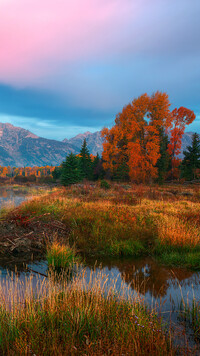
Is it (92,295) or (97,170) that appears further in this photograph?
(97,170)

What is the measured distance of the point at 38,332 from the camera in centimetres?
268

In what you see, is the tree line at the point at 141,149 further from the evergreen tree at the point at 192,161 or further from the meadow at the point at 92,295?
the meadow at the point at 92,295

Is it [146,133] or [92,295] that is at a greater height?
[146,133]

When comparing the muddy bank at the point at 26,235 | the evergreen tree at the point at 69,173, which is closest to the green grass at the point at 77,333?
the muddy bank at the point at 26,235

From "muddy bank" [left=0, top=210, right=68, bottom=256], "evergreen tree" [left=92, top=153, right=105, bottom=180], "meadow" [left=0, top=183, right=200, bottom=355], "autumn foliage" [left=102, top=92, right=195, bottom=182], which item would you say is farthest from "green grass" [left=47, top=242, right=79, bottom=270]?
"evergreen tree" [left=92, top=153, right=105, bottom=180]

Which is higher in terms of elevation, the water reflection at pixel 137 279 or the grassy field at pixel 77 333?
the grassy field at pixel 77 333

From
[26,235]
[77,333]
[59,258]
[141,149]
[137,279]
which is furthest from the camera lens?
[141,149]

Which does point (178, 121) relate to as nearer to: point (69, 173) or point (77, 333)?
point (69, 173)

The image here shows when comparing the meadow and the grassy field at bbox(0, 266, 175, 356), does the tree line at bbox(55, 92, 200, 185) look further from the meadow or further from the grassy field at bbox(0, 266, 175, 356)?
the grassy field at bbox(0, 266, 175, 356)

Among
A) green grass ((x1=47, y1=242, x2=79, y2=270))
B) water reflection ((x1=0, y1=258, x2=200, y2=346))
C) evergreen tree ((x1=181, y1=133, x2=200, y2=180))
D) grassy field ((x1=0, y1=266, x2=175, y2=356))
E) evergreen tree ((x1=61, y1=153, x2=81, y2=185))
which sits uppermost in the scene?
evergreen tree ((x1=181, y1=133, x2=200, y2=180))

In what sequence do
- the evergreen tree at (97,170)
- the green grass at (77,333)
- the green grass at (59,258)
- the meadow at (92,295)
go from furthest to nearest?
1. the evergreen tree at (97,170)
2. the green grass at (59,258)
3. the meadow at (92,295)
4. the green grass at (77,333)

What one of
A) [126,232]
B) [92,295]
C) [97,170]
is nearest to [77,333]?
[92,295]

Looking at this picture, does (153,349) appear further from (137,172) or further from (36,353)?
(137,172)

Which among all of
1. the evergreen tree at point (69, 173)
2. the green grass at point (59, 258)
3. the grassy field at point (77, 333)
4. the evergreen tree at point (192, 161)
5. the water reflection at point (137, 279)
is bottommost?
the water reflection at point (137, 279)
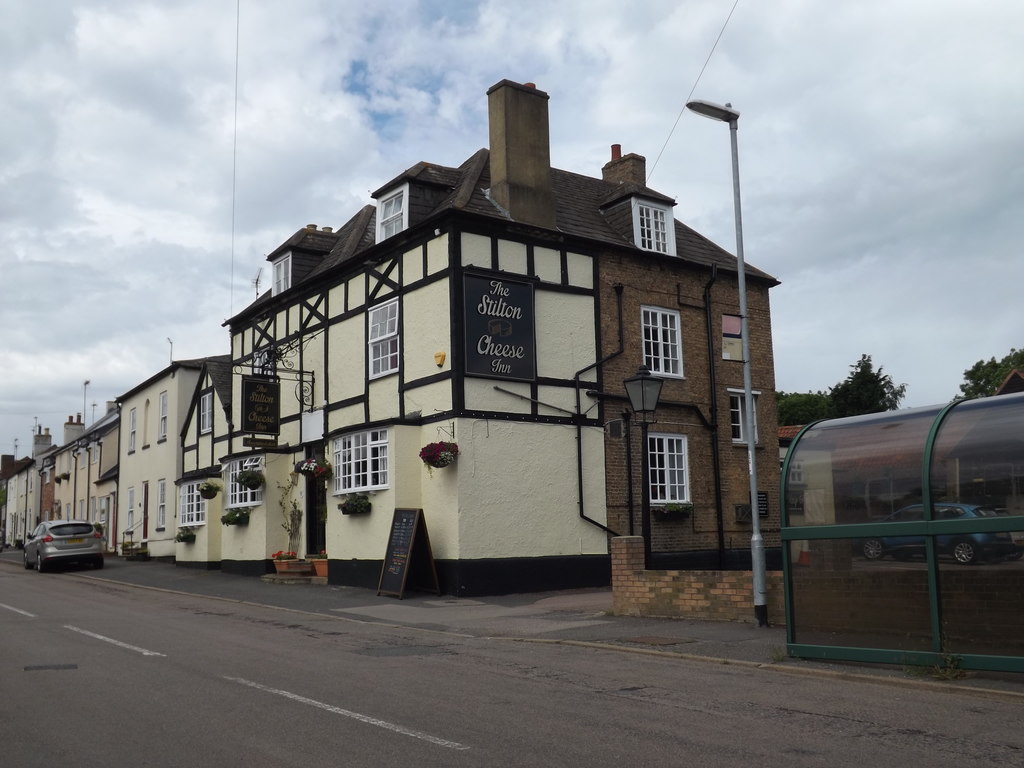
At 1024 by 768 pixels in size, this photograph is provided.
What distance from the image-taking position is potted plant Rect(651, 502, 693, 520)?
21.7 m

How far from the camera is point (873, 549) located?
962cm

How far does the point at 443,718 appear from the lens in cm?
727

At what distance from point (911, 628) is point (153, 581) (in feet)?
67.1

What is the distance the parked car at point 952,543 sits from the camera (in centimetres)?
864

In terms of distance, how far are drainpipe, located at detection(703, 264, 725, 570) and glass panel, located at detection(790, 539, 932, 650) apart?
42.1 feet

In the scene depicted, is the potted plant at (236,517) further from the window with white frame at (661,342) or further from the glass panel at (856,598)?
the glass panel at (856,598)

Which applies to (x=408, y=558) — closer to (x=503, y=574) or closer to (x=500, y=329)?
(x=503, y=574)

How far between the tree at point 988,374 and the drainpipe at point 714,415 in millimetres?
40389

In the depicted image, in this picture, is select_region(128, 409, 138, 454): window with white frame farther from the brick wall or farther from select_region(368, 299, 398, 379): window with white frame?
the brick wall

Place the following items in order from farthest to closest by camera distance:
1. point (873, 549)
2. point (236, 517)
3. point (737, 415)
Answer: point (236, 517), point (737, 415), point (873, 549)

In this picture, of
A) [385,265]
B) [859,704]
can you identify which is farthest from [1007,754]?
[385,265]

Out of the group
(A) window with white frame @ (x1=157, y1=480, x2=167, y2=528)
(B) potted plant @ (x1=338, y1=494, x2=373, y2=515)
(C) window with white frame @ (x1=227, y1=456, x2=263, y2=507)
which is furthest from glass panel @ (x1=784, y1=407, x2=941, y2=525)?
(A) window with white frame @ (x1=157, y1=480, x2=167, y2=528)

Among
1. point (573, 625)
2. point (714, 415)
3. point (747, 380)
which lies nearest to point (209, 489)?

§ STATED PROBLEM
Please write out the records again, beginning at the line that contains "In the depicted" and continuing through the end of the records.

§ THE RESULT
In the depicted image, in this picture, is select_region(128, 409, 138, 454): window with white frame farther from the brick wall or farther from select_region(368, 299, 398, 379): window with white frame?
the brick wall

Place the following items in order from farthest to closest by camera distance:
1. point (873, 549)
2. point (236, 517)
3. point (737, 415)
Answer: point (236, 517), point (737, 415), point (873, 549)

In this picture, of
A) [385,265]
B) [859,704]
can you identify which is farthest from [1007,754]?
[385,265]

Out of the group
(A) window with white frame @ (x1=157, y1=480, x2=167, y2=528)
(B) potted plant @ (x1=338, y1=494, x2=373, y2=515)
(C) window with white frame @ (x1=227, y1=456, x2=263, y2=507)
which is furthest from glass panel @ (x1=784, y1=407, x2=941, y2=525)?
(A) window with white frame @ (x1=157, y1=480, x2=167, y2=528)

Among
1. point (573, 625)
2. point (714, 415)
3. point (747, 380)
which lies nearest to point (209, 489)?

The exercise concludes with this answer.